### Extrait retenu
######
À Dumbéa, des détonations et des affrontements ont éclaté dans un secteur où cela est récurrent, à savoir du côté du lotissement les Palmiers, à Koutio. Et à Koné, une confrontation s'est produite durant la nuit de mardi à mercredi, entre militants et forces de l’ordre, au niveau de l’hôtel de province.
Véhicules de secours attaqués et hôpital pris en otage
La situation chaotique que vit la Calédonie depuis un mois et demi entraîne des morts. Non seulement les victimes directes des affrontements, au nombre de neuf selon le bilan officiel. Non seulement des conducteurs qui ont perdu la vie dans des accidents alors que les routes étaient encombrées. Mais aussi des personnes qui n'ont pas réussi à recevoir les soins nécessaires, notamment parce que les axes routiers étaient entravés.
Le Dr Thierry de Greslan tire la sonnette d'alarme et dénonce une montée de la violence à l'égard des secours. Dans la matinale de Nouvelle-Calédonie la 1ère ce mercredi, il a déclaré "Hier, nous avions un patient dialysé qui n’a pas pu être dialysé lundi et qui est décédé. Depuis le début de la crise, nos patients ont beaucoup de mal à venir au CHT", résume le Dr de Greslan. "Cette situation intolérable, qui correspond à une espèce de prise d’otage de l’hôpital très régulière, a des conséquences dramatiques sur [leur] prise en charge, avec une perte de chances qui est tout à fait réelle." Face à cette réalité, a-t-il déclaré, "le sentiment des soignants est une incompréhension importante, une colère, une frustration de ne pas pouvoir travailler et de ne pas pouvoir porter secours nous aussi à la population, toute la population."
Une montée de la violence qui "n'est pas normale", ajoute Frédéric Marchi-Leccia, directeur de la sécurité civile, invité du journal télévisé de NC la 1ère, ce mardi 25 juin. Il poursuit en exprimant sa crainte et sa tristesse, suite à la récente attaque par balle d'un camion de pompiers : "Notre mission se résume en deux mots : porter secours ! On ne parle pas de politique, de religion, de niveau social. On ne peut pas être pris à partie quand on sert cette mission. Je parle pour les soignants, les ambulanciers, quelle que soit la nature des gens qui portent secours. Ce n'est pas normal qu'on soit victime d'insultes, de caillassages et plus récemment de tirs. Cette montée de la violence à l'égard des secours n'est pas normale !"
À Dumbéa et Païta "il n'y a plus rien à brûler, plus rien à casser"
La ville de Dumbéa a vécu au rythme des exactions, en ce début de semaine. Un climat très anxiogène, après de nombreuses dégradations et incendies. "Il est important de dire qu'il n'y a plus rien à brûler, à casser, mais qu'on doit retrouver un semblant de vie normale entre tous les habitants", lance avec conviction Yoann Lecourieux, le maire de Dumbéa. "[Lundi], ça devait être aussi la rentrée scolaire. Mais on a encore eu droit à des actes de violences, de casse et d'incendie sur la commune. J'invite l'ensemble des responsables, politiques, coutumiers et autres à appeler ces jeunes et ces moins jeunes à revenir à la raison."
######
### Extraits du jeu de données
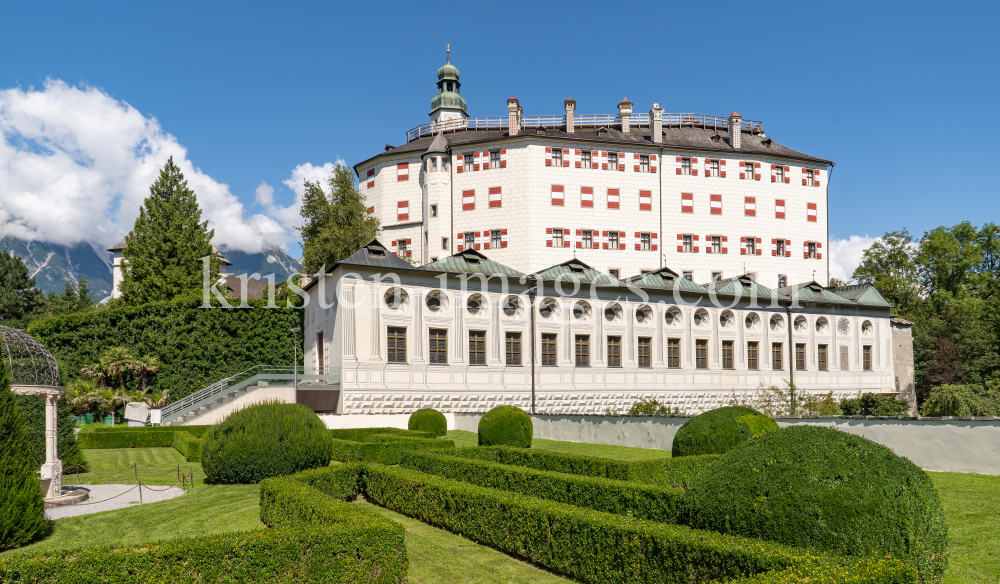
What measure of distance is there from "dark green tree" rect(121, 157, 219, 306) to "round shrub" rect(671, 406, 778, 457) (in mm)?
30276

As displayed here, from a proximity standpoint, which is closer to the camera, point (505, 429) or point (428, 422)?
point (505, 429)

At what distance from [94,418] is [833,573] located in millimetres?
35650

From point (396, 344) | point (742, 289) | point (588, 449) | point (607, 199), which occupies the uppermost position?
point (607, 199)

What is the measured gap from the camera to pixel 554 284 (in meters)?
34.1

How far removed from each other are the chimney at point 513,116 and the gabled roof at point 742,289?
16.4 metres

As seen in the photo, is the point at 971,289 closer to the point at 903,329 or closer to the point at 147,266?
the point at 903,329

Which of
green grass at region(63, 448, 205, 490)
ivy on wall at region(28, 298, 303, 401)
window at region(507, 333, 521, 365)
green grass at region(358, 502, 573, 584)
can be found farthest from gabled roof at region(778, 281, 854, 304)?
green grass at region(358, 502, 573, 584)

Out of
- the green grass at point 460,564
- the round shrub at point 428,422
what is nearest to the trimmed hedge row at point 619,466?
the green grass at point 460,564

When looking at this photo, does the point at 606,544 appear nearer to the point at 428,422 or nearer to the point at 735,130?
the point at 428,422

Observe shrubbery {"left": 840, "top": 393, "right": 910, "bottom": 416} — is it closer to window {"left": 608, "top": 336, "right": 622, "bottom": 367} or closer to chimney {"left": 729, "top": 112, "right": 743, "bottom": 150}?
window {"left": 608, "top": 336, "right": 622, "bottom": 367}

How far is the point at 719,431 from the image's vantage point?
600 inches

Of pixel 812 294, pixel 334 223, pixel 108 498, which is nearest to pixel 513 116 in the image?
pixel 334 223

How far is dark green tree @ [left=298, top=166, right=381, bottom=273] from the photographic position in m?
40.0

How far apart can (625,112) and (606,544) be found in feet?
144
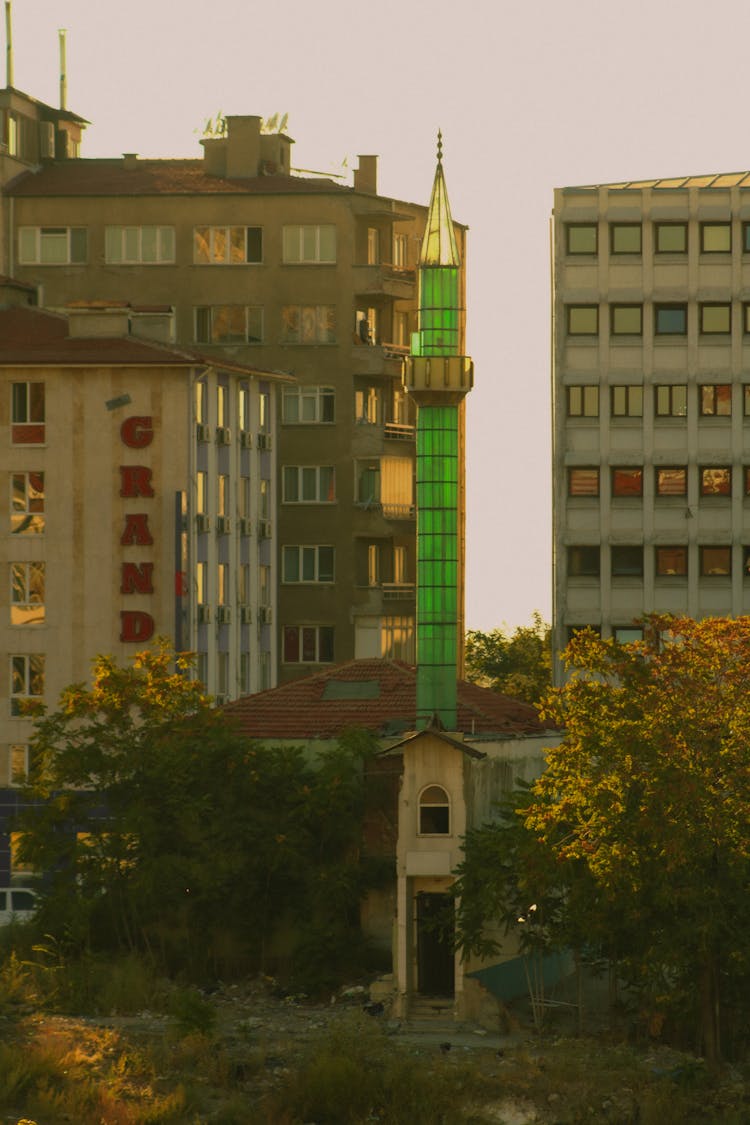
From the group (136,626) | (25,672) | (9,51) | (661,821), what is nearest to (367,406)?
(9,51)

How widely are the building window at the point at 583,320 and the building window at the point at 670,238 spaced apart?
11.2 feet

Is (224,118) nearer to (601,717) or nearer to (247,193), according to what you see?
(247,193)

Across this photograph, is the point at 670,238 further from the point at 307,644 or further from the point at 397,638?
the point at 307,644

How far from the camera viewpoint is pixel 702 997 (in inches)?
2298

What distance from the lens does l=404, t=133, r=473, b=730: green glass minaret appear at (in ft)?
223

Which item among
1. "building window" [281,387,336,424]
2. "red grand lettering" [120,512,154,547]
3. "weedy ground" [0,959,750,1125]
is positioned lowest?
"weedy ground" [0,959,750,1125]

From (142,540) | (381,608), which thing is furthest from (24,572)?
(381,608)

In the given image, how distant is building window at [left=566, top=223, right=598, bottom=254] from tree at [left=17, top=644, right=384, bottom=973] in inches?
1484

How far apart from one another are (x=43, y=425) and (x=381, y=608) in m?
24.1

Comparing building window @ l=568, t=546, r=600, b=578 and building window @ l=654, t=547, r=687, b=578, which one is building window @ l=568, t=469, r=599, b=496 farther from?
building window @ l=654, t=547, r=687, b=578

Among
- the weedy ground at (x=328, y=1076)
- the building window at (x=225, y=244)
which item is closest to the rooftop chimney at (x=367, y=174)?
the building window at (x=225, y=244)

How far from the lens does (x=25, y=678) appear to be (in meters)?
90.6

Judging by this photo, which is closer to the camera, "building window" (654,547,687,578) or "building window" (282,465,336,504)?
"building window" (654,547,687,578)

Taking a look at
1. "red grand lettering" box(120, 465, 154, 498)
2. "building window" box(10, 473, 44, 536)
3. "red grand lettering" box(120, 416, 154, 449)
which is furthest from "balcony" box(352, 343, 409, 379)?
"building window" box(10, 473, 44, 536)
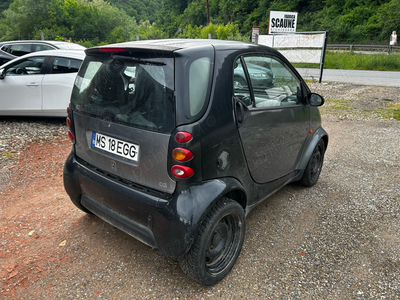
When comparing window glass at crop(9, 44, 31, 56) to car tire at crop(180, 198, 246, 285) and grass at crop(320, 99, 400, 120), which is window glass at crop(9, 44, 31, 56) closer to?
grass at crop(320, 99, 400, 120)

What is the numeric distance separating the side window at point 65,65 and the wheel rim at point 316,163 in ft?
16.5

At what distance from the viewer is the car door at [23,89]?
632cm

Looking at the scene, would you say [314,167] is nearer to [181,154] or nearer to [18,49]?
→ [181,154]

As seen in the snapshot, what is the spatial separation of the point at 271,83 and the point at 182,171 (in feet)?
4.92

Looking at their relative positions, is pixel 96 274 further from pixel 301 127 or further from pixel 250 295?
pixel 301 127

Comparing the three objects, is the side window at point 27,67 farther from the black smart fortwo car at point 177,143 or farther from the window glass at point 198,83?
the window glass at point 198,83

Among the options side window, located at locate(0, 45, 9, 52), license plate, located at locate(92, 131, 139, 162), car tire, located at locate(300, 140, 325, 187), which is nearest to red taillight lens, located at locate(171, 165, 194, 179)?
license plate, located at locate(92, 131, 139, 162)

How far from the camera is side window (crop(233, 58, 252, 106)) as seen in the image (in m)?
2.41

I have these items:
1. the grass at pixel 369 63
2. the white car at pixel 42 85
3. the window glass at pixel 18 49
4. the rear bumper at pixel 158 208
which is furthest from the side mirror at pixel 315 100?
the grass at pixel 369 63

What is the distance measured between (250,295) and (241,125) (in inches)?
51.7

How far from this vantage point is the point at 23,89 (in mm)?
6324

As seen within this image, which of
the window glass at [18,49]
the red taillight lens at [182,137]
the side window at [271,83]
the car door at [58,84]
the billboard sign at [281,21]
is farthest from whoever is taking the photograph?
the billboard sign at [281,21]

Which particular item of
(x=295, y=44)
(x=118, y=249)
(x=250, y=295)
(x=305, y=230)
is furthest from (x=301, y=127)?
(x=295, y=44)

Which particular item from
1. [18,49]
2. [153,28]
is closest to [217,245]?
[18,49]
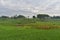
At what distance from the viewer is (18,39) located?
66.1ft

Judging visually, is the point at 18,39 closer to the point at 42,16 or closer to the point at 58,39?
the point at 58,39

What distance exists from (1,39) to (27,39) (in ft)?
10.5

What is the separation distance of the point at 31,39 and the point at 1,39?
369 cm

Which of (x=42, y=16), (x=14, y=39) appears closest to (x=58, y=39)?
(x=14, y=39)

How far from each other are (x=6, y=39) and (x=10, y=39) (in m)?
0.50

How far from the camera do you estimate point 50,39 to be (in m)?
20.6

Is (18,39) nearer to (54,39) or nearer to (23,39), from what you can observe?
(23,39)

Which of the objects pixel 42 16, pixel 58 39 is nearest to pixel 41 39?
pixel 58 39

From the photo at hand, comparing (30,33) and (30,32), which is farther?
(30,32)

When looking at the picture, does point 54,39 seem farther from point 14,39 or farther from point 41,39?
point 14,39

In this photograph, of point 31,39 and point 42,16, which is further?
point 42,16

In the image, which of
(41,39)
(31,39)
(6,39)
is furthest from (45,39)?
(6,39)

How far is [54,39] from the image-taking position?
68.0 ft

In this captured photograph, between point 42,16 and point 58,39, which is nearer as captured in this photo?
point 58,39
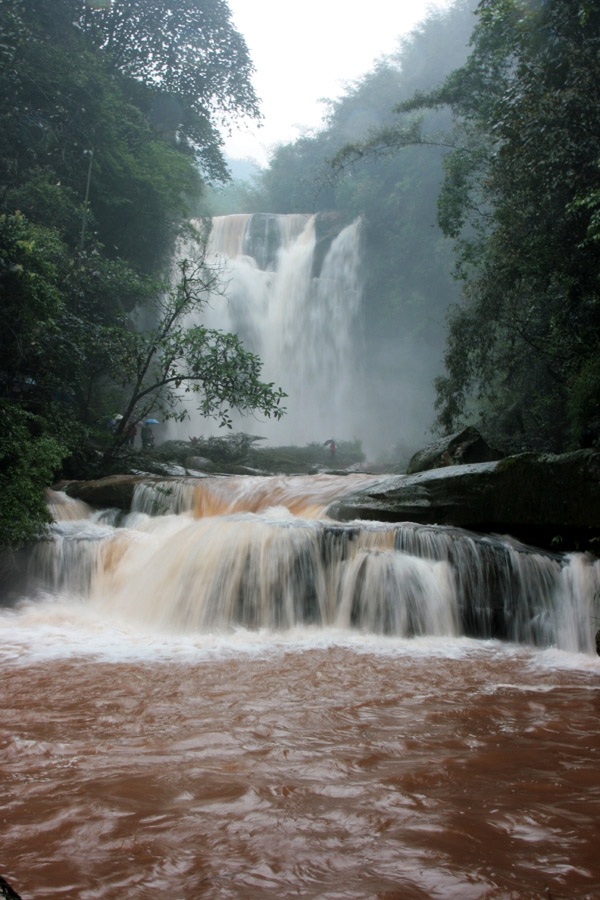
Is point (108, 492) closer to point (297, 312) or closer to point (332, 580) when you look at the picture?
point (332, 580)

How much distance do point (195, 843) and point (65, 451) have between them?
27.0ft

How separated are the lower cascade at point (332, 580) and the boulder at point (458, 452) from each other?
3.29 m

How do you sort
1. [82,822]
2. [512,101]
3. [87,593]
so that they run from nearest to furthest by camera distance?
[82,822] → [87,593] → [512,101]

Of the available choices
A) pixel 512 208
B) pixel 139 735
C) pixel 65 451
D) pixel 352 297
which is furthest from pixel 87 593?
pixel 352 297

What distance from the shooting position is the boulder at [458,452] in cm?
1051

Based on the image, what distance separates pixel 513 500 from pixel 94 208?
17.1 m

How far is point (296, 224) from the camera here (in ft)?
112

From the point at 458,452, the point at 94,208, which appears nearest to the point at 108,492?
the point at 458,452

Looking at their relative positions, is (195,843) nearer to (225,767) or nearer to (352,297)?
(225,767)

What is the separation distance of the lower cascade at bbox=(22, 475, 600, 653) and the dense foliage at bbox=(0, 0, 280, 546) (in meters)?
1.32

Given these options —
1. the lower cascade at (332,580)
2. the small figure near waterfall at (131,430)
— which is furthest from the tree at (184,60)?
the lower cascade at (332,580)

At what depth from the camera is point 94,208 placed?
62.7 feet

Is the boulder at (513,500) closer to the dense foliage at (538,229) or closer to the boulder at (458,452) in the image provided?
the boulder at (458,452)

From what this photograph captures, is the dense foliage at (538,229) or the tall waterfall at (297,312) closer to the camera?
the dense foliage at (538,229)
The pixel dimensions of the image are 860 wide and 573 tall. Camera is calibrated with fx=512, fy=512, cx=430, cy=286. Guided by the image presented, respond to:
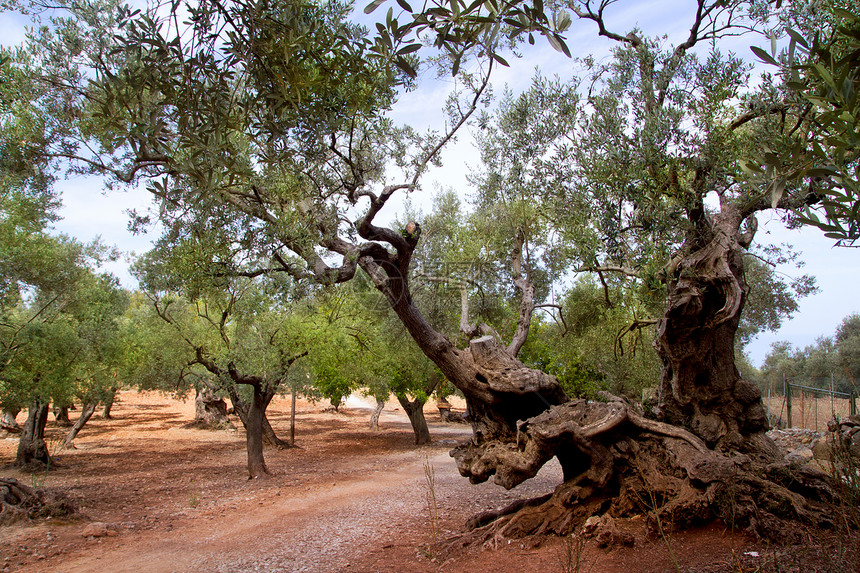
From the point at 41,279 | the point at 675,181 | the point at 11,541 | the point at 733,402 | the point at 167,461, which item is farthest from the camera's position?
the point at 167,461

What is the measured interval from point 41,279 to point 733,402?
1565 cm

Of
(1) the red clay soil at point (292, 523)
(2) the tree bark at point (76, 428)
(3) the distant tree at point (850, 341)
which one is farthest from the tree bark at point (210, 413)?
(3) the distant tree at point (850, 341)

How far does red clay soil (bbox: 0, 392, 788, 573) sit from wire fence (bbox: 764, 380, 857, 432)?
8.34 meters

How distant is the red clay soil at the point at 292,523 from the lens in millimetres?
5191

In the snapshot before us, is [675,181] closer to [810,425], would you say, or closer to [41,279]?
[41,279]

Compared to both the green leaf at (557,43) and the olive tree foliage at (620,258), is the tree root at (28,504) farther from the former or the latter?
the green leaf at (557,43)

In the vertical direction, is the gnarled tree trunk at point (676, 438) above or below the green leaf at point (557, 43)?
below

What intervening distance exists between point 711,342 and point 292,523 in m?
6.93

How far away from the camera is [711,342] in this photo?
6.02 m

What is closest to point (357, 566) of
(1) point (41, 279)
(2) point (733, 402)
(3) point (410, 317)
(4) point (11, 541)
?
(3) point (410, 317)

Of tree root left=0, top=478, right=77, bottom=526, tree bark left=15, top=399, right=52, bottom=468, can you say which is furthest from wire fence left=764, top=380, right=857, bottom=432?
tree bark left=15, top=399, right=52, bottom=468

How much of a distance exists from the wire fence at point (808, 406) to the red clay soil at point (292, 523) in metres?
8.34

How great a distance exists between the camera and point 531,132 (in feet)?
27.1

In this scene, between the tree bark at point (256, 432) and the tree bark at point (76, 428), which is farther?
the tree bark at point (76, 428)
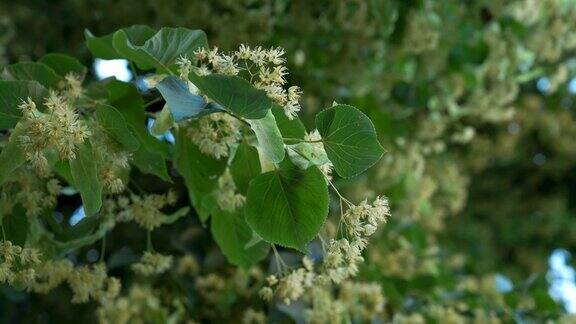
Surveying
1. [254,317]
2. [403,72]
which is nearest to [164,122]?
[254,317]

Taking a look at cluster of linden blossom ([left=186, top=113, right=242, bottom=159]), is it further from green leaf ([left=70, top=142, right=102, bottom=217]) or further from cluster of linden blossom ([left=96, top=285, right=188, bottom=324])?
cluster of linden blossom ([left=96, top=285, right=188, bottom=324])

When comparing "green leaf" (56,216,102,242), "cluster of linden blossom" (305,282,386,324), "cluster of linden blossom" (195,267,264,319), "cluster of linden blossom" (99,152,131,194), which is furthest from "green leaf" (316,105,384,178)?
"cluster of linden blossom" (195,267,264,319)

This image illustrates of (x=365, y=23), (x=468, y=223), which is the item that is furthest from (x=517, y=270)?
######
### Objectif à atteindre
Renvoyez à l'identique le passage de l'article sur les violences en Nouvelle-Calédonie, de « Véhicules de secours » à « routiers étaient entravés. ».

### Réponse attendue
Véhicules de secours attaqués et hôpital pris en otage
La situation chaotique que vit la Calédonie depuis un mois et demi entraîne des morts. Non seulement les victimes directes des affrontements, au nombre de neuf selon le bilan officiel. Non seulement des conducteurs qui ont perdu la vie dans des accidents alors que les routes étaient encombrées. Mais aussi des personnes qui n'ont pas réussi à recevoir les soins nécessaires, notamment parce que les axes routiers étaient entravés.